Hitler's globe goes to auction

SAN FRANCISCO -- Days after the end of World War II, a U.S. soldier entering the wreckage of Adolf Hitler's mountain stronghold found that fierce Allied bombing had left it largely in ruins.

Hitler was dead, and other soldiers had looted his belongings, even stripping the leather from furniture. Nearly everything of value was gone -- except for the Führer's globe.

"Literally, the place is all bombed out, and here this globe is sitting there on the desk," said Oakland resident John Barsamian, now 91.

Barsamian is putting the artifact up for auction, along with the military paperwork that allowed him to bring it back to the United States, including a certificate that reads "1 Global Map, German, Hitler's Eagle Nest."

Other globes presumed to have been owned by Hitler have been extensively researched for authenticity. But there is no uncertainty about the origin of Barsamian's wartime trophy.

"This is probably the most airtight documentation I've run across in some time," said Greg Martin, proprietor of the auction house that will handle the sale. "We have pictures of the guy there at the time, standing in the ruins holding the globe like a newborn baby. The guy is a meticulous record keeper."

Barsamian found the globe in May 1945 in the sprawling complex that also was the location of the Berghof, Hitler's home in the Bavarian Alps town of Berchtesgaden. He boxed it up with a few other keepsakes, including a pistol and a dagger, and shipped them home.

For more than 60 years, he kept the globe at his home in Oakland. It wasn't displayed prominently, and he only told its story when close friends would ask.

"Hardly anyone knew I had it," Barsamian said.

Today, the globe rests on a plain wooden pedestal and wouldn't seem out of place in a grade-school classroom.
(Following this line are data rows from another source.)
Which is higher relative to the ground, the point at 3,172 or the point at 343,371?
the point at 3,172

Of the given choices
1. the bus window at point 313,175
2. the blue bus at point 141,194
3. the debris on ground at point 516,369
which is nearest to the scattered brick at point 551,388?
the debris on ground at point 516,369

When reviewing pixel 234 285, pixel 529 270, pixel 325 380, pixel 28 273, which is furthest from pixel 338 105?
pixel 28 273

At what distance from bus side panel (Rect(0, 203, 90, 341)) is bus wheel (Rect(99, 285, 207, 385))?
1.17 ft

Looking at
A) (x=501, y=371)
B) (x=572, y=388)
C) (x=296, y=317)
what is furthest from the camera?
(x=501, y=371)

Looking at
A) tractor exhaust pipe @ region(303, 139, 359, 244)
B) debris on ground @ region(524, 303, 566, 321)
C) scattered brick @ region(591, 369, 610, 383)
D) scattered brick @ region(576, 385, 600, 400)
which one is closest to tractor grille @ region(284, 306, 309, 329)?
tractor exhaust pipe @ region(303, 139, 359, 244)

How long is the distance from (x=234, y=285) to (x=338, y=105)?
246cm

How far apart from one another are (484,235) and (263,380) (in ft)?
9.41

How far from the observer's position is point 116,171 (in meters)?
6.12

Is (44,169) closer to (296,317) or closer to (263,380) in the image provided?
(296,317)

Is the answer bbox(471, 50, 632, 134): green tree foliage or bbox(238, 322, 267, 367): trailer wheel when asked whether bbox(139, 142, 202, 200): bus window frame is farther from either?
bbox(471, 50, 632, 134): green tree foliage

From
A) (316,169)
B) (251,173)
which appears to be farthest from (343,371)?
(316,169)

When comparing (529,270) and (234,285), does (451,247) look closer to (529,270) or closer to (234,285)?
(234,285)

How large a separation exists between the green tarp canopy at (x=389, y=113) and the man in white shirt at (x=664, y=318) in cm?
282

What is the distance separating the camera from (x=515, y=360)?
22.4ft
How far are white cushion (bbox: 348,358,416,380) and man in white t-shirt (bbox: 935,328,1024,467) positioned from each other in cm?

A weathered ribbon of transparent tape encircles the globe at its equator.

For Barsamian, it evokes memories of another era, when he was a 28-year-old chief warrant officer.

Running his finger across a World War II-era map of Europe, he described his division's advance into Nazi territory and recalls every battle.
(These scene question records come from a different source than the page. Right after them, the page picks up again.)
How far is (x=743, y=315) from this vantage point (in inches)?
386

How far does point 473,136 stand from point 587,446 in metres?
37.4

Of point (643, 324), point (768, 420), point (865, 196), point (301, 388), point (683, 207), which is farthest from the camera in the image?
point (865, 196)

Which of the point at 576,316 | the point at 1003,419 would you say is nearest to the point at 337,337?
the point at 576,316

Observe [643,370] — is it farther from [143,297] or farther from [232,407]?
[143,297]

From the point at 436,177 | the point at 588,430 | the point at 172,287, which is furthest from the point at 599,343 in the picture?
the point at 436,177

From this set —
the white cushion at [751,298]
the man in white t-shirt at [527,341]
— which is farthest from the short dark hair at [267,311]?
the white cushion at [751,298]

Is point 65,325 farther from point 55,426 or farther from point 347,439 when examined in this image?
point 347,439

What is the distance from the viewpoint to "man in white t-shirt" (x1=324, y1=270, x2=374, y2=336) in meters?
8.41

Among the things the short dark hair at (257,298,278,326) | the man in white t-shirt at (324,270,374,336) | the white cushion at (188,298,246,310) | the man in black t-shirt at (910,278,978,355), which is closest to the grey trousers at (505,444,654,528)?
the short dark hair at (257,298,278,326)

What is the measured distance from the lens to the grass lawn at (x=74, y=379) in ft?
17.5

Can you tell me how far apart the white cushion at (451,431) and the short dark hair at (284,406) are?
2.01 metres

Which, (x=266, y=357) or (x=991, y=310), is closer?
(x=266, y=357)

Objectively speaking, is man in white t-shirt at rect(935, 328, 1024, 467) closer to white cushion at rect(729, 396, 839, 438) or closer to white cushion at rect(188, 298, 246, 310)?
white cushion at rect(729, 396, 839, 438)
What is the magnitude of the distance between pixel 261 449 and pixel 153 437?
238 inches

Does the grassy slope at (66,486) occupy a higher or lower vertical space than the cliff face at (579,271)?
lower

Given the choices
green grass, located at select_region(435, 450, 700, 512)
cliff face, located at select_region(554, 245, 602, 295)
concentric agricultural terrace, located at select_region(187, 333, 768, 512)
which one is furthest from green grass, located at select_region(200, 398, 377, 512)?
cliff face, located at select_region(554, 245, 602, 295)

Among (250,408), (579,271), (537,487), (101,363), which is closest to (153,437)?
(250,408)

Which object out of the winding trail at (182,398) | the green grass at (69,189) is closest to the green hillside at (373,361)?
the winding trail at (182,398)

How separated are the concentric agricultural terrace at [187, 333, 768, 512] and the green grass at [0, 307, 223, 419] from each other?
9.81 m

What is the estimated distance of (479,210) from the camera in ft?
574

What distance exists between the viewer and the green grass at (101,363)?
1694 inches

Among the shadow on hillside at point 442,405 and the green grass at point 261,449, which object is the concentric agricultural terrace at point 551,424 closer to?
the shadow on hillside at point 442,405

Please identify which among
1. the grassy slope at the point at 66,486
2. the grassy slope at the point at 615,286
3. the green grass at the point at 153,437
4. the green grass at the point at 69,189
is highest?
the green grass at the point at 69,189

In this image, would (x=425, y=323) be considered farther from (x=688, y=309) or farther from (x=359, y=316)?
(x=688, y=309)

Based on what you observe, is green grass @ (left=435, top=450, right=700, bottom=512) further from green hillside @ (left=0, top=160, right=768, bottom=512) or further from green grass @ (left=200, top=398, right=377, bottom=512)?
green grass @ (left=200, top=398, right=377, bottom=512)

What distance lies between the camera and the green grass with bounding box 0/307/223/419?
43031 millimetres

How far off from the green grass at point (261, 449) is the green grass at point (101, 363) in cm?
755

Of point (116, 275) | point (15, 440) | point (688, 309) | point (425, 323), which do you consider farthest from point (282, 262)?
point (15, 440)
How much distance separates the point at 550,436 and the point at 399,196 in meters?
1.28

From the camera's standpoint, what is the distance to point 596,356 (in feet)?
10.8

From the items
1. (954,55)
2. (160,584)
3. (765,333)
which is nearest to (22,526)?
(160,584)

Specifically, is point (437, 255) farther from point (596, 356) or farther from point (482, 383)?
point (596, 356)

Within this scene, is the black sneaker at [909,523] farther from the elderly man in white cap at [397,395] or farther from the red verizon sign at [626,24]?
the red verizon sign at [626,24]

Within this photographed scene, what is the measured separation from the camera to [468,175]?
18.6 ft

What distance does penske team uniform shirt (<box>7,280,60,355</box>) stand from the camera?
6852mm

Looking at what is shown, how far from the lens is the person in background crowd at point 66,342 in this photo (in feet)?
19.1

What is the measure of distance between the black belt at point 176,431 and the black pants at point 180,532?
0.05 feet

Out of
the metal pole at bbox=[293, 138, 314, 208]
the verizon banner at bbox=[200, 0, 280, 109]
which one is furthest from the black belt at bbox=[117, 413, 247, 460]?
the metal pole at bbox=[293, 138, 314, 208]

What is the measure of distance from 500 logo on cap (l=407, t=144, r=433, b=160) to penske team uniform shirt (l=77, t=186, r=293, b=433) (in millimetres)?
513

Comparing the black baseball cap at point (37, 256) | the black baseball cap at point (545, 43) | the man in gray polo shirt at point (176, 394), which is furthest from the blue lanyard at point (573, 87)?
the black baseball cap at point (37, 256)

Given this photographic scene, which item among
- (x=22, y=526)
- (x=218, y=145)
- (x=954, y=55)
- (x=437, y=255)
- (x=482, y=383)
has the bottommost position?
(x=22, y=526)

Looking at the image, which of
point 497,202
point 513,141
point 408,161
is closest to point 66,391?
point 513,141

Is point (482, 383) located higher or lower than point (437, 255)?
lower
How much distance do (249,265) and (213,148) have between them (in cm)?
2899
"This is where we cleaned out the enemy," Barsamian said, tracing a line east from Normandy.

But the war also was a painful time. "I lost those years," he said. "Those years with my father and mother and brothers are gone."

After beating cancer and burying his wife, Viola, in 2004, Barsamian is ready to part with the globe. He's selling it while he's still alive so he can tell the story behind it and share his experience in the war, said his son, Barry.

The globe to expected to attract bids of $15,000 to $20,000 when it is auctioned Nov. 13 in San Francisco.